10) Click on the "Conserved Domain Database hits" entry at the top of the Blast list. If there are any conserved domains are these consistent with the P. aerophilum RefSeq annotation?
11) Can you assign putative functions for each of your three co-expressed clusters based on annotations or conserved domains? Can you relate these to time-dependent changes in cell cycling or growth conditions?

C) Use gene expression profiles to cluster EXPERIMENTAL CONDITIONS

12) in the "Distance" command menu of Genesis select "Pearson correlation"
13) in the "Analysis" command menu select "Calculate Hierarchical Clustering". Or just hit the "HCL" button.
14) select "Complete linkage clustering", and check both "cluster genes" and "cluster experiments". Hit "OK". Click on the new "Tree (Complete Linkage" in the "Clustering Results" file. Dendrograms at the top show clustering of experimental conditions. Dendrograms at the left show clustering of loci. Note that the view can be manipulated by selecting (click on the dendrogram to select) a subset of conditions or genes that are clustered together, then right-clicking your mouse and selecting "Flip sub-tree".
15) Which experiments cluster together? Can you draw any conclusions from this?

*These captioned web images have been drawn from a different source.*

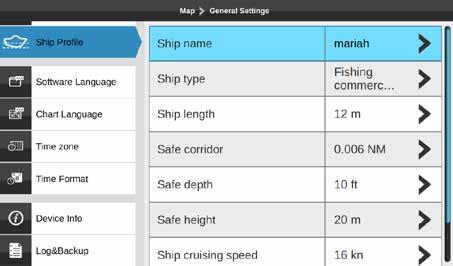 7. In case of Custom select Brightness 8. Press [ENTER] 14.5 Ship Profile Settings It is important to enter correct information about your vessel s parameters on the Ship Profile page. 1. Open General Settings page 2.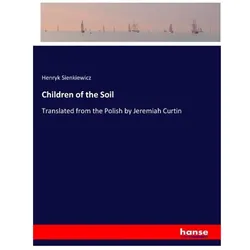 Children of the Soil, Belletristik von Henryk Sienkiewicz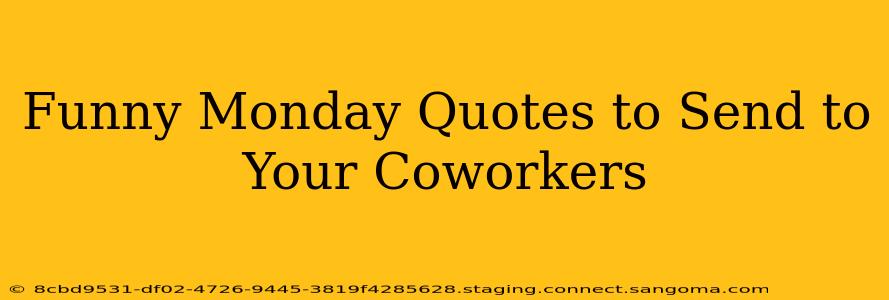 Funny Monday Quotes to Send to Your Coworkers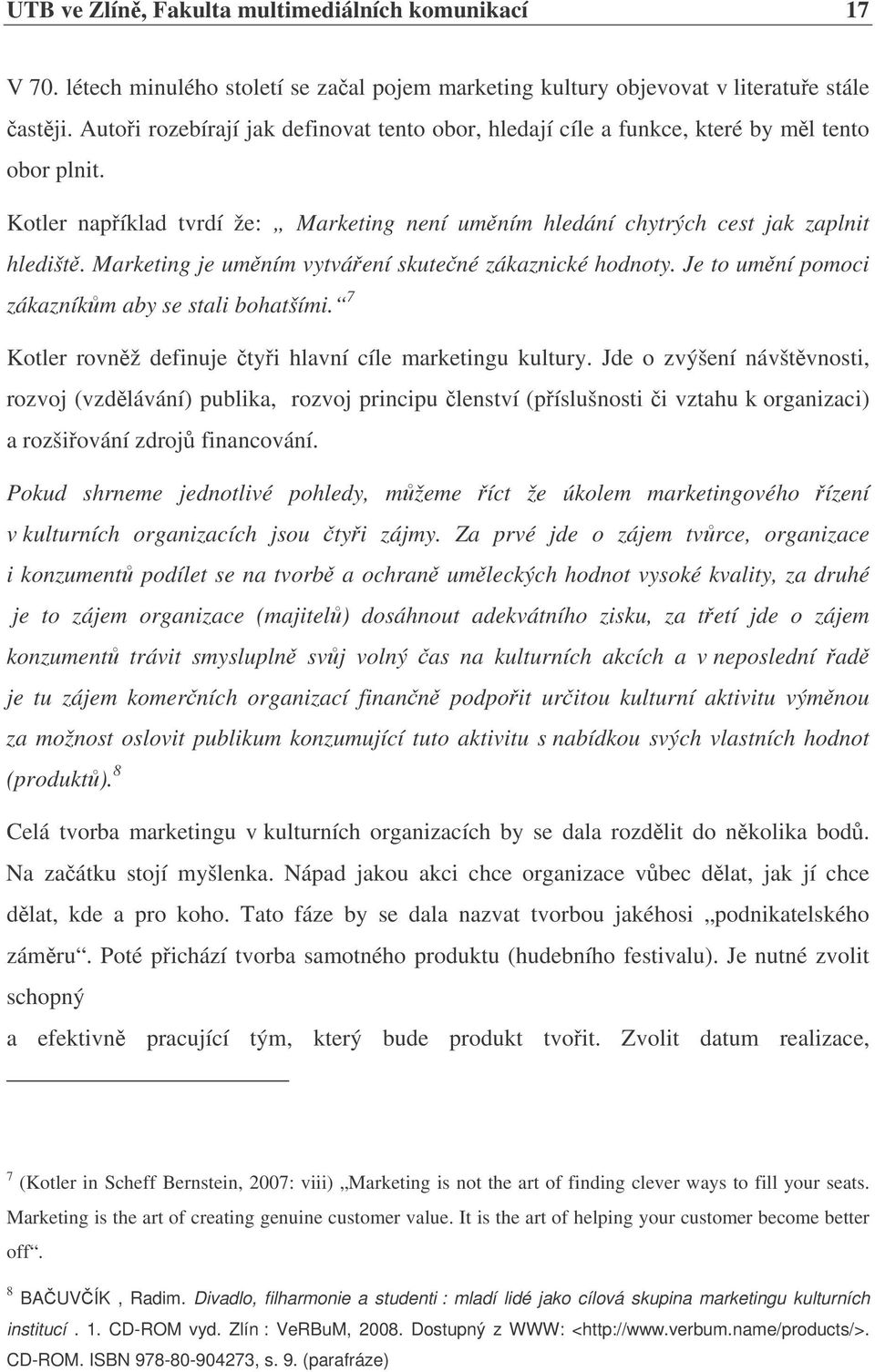 Marketing je umním vytváení skutené zákaznické hodnoty. Je to umní pomoci zákazníkm aby se stali bohatšími. 7 Kotler rovnž definuje tyi hlavní cíle marketingu kultury.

16) Go back to step 2 and repeat the above clustering steps using each of the different distance metrics in the "Distance" command menu. If you lose track of which tree is which the distance metric used for each is listed in the folder "General Information".
17) Is there a consistent pattern of experiments that cluster together under most distance metrics? Does this tell you anything about the data set? Are there any distance metrics that produce markedly different results from the majority?
18) In the file menu select "Save project" to save your clustering results. The saved project consists of a .txt file and a matching .xml file.
19) Open the Respiratory Response (Respiratory_response_genesis.txt) data set from the file menu in Genesis.
20) Cluster experimental conditions with similar expression profiles using a) the Pearson correlation (same as #11 above), and b) using Euclidean distance. Which experiments cluster together now? How does this compare with the clustering pattern obtained with the temporal response data? What does this say about the statistical analyses used to separate loci that responded to respiratory conditions from those that responded to temporal conditions?
21) Can you identify any loci that are in both the temporal response dataset and the respiratory response dataset? If so, how can you explain the occurrence of some loci in both sets?
22) Open the complete set of expression profiles for all loci in the P. aerophilum genome  (All_loci_genesis.txt) from the file menu in Genesis. Repeat the clustering of experimental conditions using a) the Pearson correlation and b) Euclidean distance. Which experiments cluster together now? What does this say about prevalent patterns genome-wide, i.e. does the clustering of experiments using the whole genome data set more strongly reflect temporal responses, respiratory responses, or neither?